When SCA strikes, immediate treatment is critical. Cardiopulmonary resuscitation (CPR) and treatment with an automated external defibrillator (AED) can help save the victim’s life if given within minutes of the event. The Institute of Medicine reports that the SCA survival rate has remained stagnant at under 10% for three decades. One reason is because bystanders are not prepared or are unwilling to take action in the event of a cardiac emergency.

Reports show that 70 percent of Americans either don’t know or have forgotten how to administer CPR—an alarming statistic, given one quarter of Americans say they’ve been in a situation when someone needed CPR. The Institute of Medicine/National Academy of Sciences cites that each year less than 3 percent of the U.S. population receives CPR training, leaving bystanders unprepared to respond to a cardiac arrest. And the chance of survival decreases by 10 percent every minute without CPR.

The new CPR standard is hands-only CPR—a departure from the breath/compression combination many of us grew up with. It’s a simple two-step process: clasp hand over hand and push hard and fast in the center of the chest. Hands-only CPR can be a bridge to life until an AED can be used to shock the heart back to life. Defibrillation with an AED is the only way to restore normal electrical activity to the heart and get it beating again. Sadly, there are too few public access AEDs, so bystander CPR is even more critical until EMS arrive.

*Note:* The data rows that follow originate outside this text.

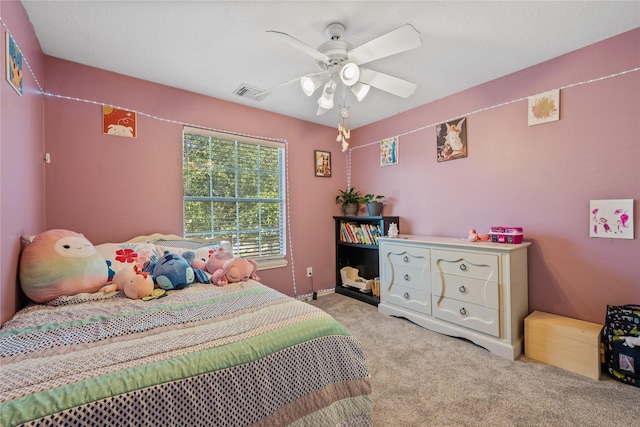 bedroom featuring visible vents, baseboards, a ceiling fan, and carpet flooring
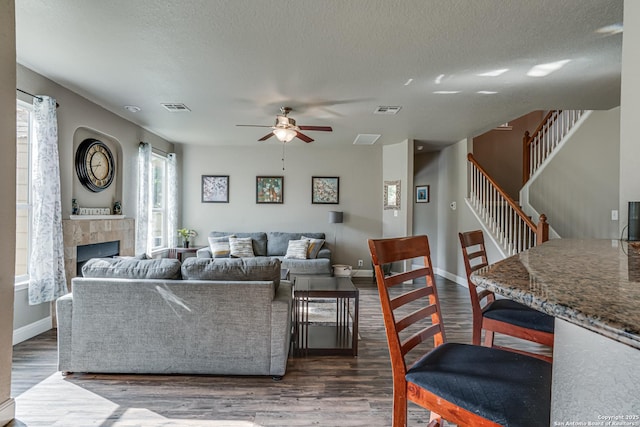 214 Ridge Blf, Cibolo, TX 78108 - living area featuring ceiling fan, dark wood finished floors, stairs, baseboards, and a textured ceiling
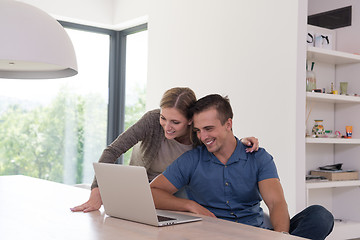 Image showing couple using laptop at home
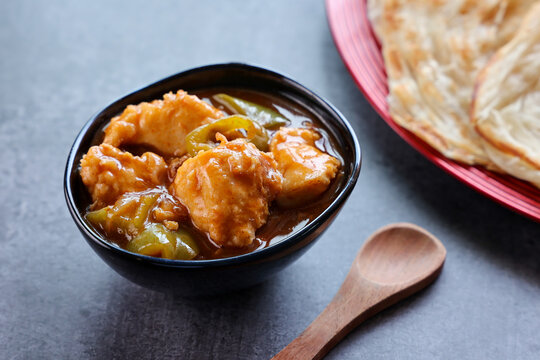 Kerala parathas / porotta / roti / parotta / barotta/ naan layered flatbread made from maida or whole wheat flour. Eat with spicy Asian chicken or beef or egg curry gravy. breakfast dish. Indian food.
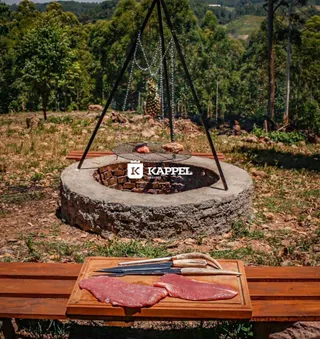 Foto de um ambiente externo com uma estrutura de pedra e carne em uma tábua, com uma paisagem de floresta ao fundo.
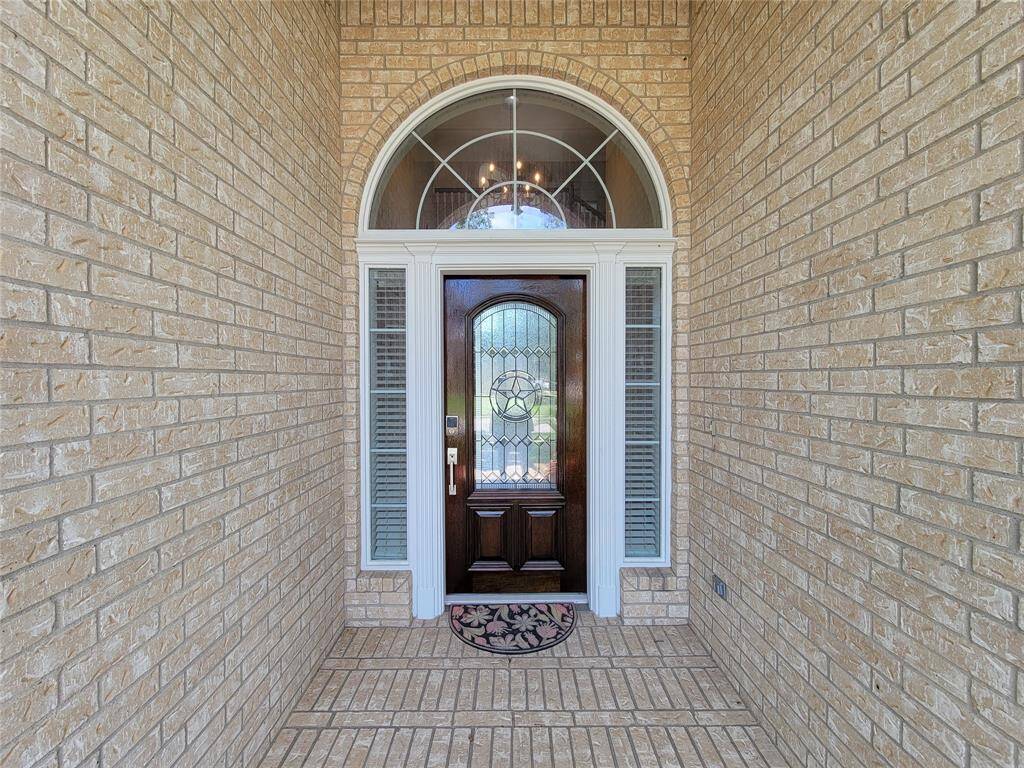 Inviting brick Porch-entry. Recently update full length leaded front door. Come on in...!!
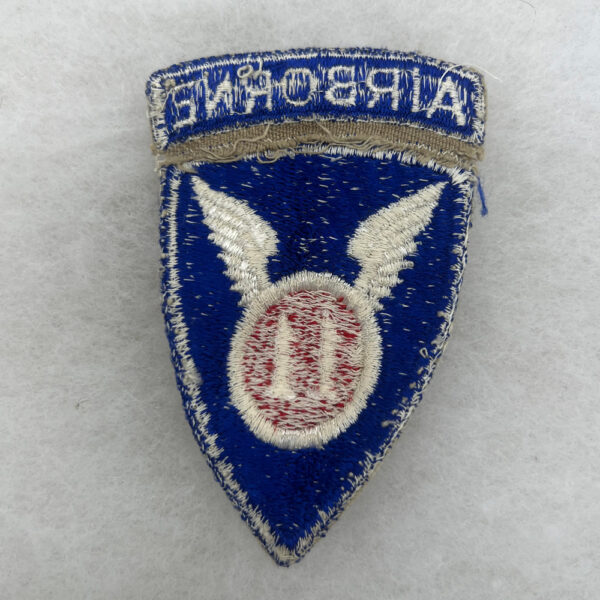WW2 US Army 11th Airborne Division Patch Attached Tab Worn - Image 2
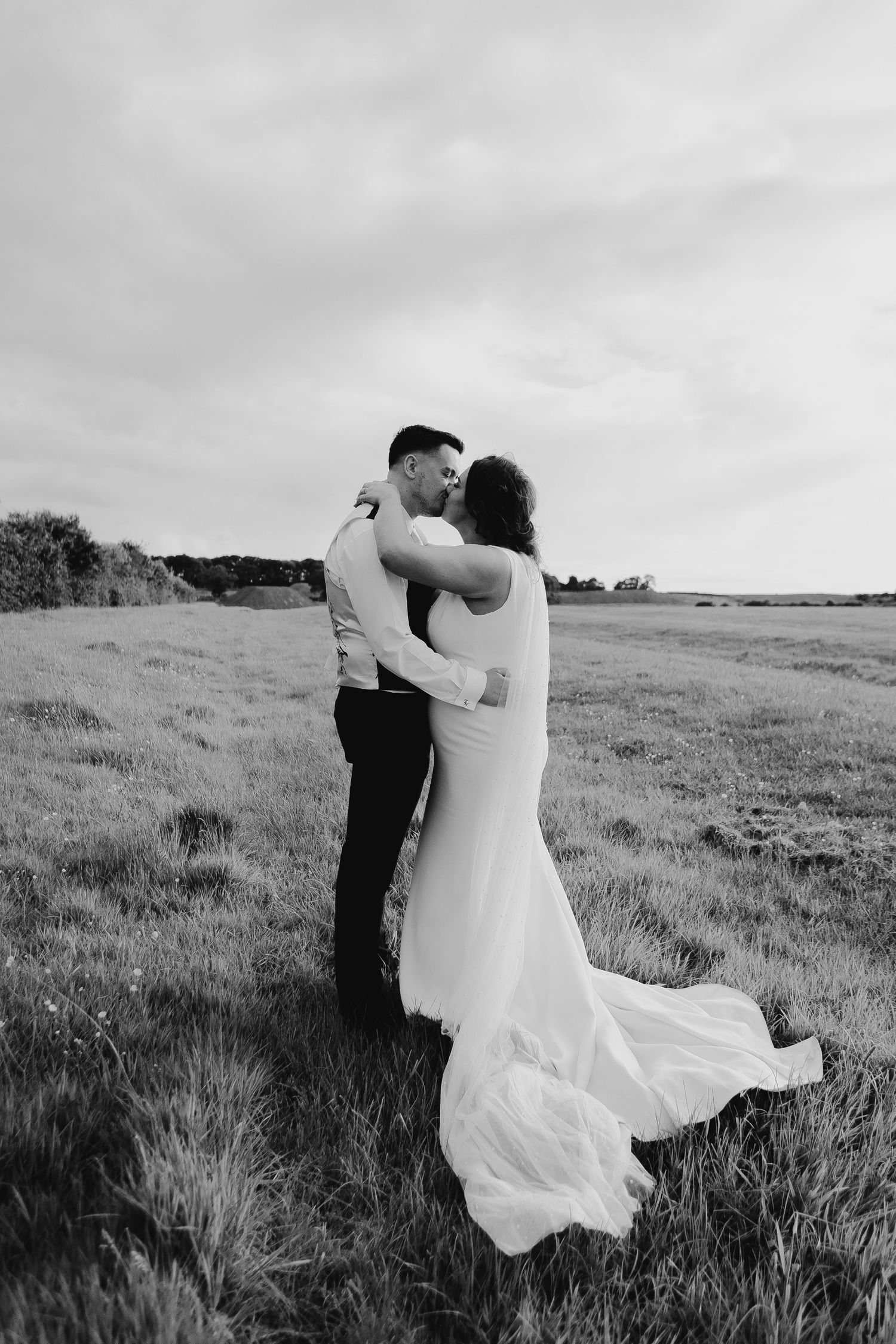 Black and white photo of a bride and groom embracing in a field, her gown flowing in the wind.
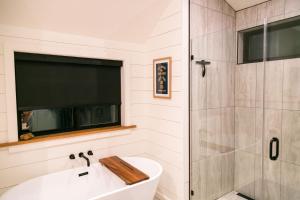 a bathroom with a tub and a shower and a sink at A-Frame Cliffside Studio Cabins in South Fork +22 photos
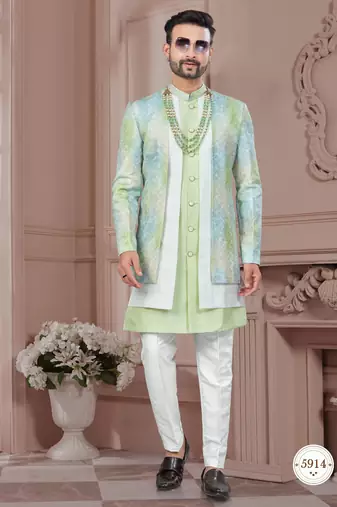 Pist green embroidered jacket attached indo-western sherwani set with thread, stone & fancy button work.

What’s more, the national average for EMS arrival is six to 12 minutes. A sudden cardiac arrest victim can easily die in that short window, so people on the scene must begin assisting. You can double or triple their chance of survival. Their life literally depends on your quick action. If you need more motivation to learn CPR and how to use an AED, consider this: The American Heart Association reports that 7 in 10 SCAs happen at home, so you may save the life of someone you love.

Looking for AED funding? Check out these resources.

Why don’t people take action when someone goes in to sudden cardiac arrest?

  1. They don’t recognize sudden cardiac arrest—they assume the person has fainted and waste time trying to wake them up.
  2. They are unsure of how to perform CPR.
  3. They think an AED is only for medical professionals, but AEDs are specifically designed for anyone to use. The AED has audio instructions that walks the bystander through the necessary steps.
  4. They think they will hurt the victim. The truth is, the victim’s heart has stopped so anything they can do will only help. Further, an AED device will only shock a person with no heartbeat, so you can’t mistakenly use it on someone who is not in cardiac arrest.
  5. They are worried they will be liable, but The Good Samaritan Law is a national standard that protects anyone who tries to help a sudden cardiac arrest victim.